**Texte de lecture**
Toutes ces cartes postales, ces milliers d’images, tous ces bristols qui vous invitent ici ou là, ces photos, ces magazines, ces livres, ces bibelots, ces vases, ces tasses, ces sous-bocks… ces tas d’objets comme ce magnifique tampon-encreur de cuivre ou cette boîte d’allumettes collector… viennent de là. De cette boîte à idées géante dont l’artiste a dû se séparer.

Et dans ce lieu momentanément déserté et même naturellement évincé par le véritable bar du « Confort », je me surprends à fouiner. C’est pas comme si on était aux Puces, mais ça a quelque chose du grenier de l’enfance, on est sûr qu’un trésor nous attend quelque part dans ce jolis fatras.
Tout-à-coup, je me surprens à envisager ce tampon encreur, à essayer de décrypter le message qu’il a dû contenir en 1922, à l’époque supposée de sa création. Puis ma main glisse, elle va plus loin dans les cartons. Elle arrive là, à un point crucial, au carrefour de ma vie, je le sens.
Je la ressors du carton : j’ai apparemment tiré au sort le Jocker. Le vrai joker, cet ineffable bouffon plein de clochettes et de pompons. La carte à jouer. Sous verre. Je ne résiste pas à ce signe du destin, je l’emporte. Je le sors du lot et je pars en quête de son auteur que je pense être David Evrard.

**Entrées enregistrées**

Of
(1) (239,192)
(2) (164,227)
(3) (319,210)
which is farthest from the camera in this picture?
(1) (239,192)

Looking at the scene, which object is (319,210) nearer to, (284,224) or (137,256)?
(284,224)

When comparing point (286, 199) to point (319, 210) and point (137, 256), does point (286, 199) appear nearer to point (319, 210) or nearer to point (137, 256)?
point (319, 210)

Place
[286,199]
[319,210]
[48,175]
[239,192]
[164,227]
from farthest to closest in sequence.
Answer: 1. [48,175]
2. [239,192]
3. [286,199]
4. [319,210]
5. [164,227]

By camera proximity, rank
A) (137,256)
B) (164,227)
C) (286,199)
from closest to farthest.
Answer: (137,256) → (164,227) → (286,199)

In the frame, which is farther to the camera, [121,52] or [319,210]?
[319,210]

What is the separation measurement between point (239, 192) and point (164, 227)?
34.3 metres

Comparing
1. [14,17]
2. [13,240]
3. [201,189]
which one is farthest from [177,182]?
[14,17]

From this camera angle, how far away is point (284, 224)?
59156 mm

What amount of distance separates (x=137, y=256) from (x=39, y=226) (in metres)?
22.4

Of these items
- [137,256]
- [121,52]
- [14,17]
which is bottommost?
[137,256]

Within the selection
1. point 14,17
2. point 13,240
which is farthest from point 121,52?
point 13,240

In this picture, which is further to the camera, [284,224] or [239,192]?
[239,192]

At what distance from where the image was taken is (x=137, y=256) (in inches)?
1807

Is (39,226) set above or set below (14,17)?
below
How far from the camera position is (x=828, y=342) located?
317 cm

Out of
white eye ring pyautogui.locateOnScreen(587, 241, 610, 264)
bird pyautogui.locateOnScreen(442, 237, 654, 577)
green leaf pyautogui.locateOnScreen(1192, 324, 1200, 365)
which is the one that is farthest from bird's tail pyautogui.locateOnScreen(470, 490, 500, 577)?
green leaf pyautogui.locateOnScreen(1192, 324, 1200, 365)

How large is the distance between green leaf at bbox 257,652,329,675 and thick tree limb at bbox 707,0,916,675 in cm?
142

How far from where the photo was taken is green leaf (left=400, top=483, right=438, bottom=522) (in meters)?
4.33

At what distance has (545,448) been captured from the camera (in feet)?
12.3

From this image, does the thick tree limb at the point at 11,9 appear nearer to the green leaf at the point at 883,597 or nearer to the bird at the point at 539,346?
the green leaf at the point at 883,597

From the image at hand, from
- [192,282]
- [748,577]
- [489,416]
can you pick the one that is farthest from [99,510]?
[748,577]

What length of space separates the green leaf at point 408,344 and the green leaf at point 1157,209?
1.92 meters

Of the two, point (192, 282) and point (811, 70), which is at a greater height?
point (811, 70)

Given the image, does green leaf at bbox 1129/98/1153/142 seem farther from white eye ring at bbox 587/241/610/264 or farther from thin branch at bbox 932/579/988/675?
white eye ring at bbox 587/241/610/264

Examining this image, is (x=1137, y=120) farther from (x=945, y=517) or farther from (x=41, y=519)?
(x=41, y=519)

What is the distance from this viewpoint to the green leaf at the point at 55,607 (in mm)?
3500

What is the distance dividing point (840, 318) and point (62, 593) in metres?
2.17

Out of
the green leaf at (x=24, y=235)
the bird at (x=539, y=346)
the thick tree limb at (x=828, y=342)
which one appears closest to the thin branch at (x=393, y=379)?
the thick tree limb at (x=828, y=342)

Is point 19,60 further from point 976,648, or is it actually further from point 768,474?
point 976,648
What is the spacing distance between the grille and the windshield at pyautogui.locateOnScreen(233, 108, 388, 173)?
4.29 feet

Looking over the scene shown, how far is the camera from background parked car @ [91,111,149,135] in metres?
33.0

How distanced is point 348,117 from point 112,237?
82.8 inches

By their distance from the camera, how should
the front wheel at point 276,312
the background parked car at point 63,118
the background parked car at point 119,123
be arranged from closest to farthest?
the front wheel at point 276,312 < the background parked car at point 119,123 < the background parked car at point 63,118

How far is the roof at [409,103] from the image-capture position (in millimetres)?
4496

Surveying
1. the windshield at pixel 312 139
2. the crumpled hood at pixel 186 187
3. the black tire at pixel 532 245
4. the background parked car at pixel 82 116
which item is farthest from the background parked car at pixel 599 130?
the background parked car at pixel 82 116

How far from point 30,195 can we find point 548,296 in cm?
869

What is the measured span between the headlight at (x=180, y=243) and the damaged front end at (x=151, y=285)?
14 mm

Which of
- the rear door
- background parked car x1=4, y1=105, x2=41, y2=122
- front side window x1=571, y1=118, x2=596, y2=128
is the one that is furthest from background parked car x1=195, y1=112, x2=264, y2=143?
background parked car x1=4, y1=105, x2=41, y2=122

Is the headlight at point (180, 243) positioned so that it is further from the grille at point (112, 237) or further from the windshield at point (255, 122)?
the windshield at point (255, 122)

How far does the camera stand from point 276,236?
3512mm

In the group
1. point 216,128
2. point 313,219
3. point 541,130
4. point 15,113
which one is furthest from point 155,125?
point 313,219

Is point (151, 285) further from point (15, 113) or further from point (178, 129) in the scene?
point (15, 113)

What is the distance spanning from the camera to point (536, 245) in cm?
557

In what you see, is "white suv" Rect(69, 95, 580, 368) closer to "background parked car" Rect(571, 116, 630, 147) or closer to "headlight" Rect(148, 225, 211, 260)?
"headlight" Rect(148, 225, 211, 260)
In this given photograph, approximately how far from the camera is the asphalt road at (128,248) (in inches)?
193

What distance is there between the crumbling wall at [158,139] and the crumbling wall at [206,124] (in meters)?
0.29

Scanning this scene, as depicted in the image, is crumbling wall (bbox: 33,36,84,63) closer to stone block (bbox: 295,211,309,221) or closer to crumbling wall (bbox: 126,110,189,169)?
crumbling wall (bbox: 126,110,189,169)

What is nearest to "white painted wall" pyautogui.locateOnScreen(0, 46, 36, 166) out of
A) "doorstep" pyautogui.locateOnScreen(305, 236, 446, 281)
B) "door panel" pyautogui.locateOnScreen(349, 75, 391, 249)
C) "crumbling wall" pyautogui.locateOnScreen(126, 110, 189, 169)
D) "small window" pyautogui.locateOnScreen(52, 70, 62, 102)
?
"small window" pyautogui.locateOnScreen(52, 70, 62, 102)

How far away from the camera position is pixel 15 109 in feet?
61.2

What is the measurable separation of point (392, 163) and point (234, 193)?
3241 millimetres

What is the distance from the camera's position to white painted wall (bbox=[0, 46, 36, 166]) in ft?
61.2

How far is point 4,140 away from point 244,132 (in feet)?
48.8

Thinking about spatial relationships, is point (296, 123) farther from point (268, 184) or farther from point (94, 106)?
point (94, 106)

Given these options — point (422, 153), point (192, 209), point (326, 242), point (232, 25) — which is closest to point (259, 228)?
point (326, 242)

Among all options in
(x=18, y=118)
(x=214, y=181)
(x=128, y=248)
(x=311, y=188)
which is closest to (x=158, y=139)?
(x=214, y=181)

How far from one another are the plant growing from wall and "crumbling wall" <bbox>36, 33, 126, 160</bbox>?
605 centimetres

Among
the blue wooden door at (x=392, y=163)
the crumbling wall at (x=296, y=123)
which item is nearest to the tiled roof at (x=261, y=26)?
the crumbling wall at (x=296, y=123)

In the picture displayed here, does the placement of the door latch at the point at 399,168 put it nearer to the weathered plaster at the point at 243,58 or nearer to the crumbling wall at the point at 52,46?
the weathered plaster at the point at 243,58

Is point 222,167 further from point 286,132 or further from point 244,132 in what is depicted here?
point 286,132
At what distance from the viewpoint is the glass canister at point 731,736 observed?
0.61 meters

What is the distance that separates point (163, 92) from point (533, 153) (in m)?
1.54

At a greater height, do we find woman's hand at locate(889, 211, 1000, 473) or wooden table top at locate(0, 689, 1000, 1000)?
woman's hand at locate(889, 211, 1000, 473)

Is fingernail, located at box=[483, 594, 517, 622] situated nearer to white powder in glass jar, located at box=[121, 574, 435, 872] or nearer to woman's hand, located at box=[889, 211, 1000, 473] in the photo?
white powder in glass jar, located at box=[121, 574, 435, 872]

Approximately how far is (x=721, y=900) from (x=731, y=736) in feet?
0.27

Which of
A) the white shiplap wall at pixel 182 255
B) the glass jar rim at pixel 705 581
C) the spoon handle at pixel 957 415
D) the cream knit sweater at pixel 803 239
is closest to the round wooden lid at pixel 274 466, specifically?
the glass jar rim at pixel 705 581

**Consignes**
- 1) Répondez aux questions suivantes sur le texte de lecture :
(a) En quel métal est le tampon-encreur mentionné ?
(b) À quelle année est située la création supposée de ce tampon encreur ?
(c) Quel nom est avancé comme auteur du joker sous verre ?
- 2) Relevez toutes les lignes contenant la chaîne "separates", en tenant compte de la casse.

**Corrigé par tâche**
- 1)
(a) En cuivre.
(b) 1922.
(c) David Evrard.

- 2)
What amount of distance separates (x=137, y=256) from (x=39, y=226) (in metres)?
What length of space separates the green leaf at point 408,344 and the green leaf at point 1157,209?
What is the distance that separates point (163, 92) from point (533, 153) (in m)?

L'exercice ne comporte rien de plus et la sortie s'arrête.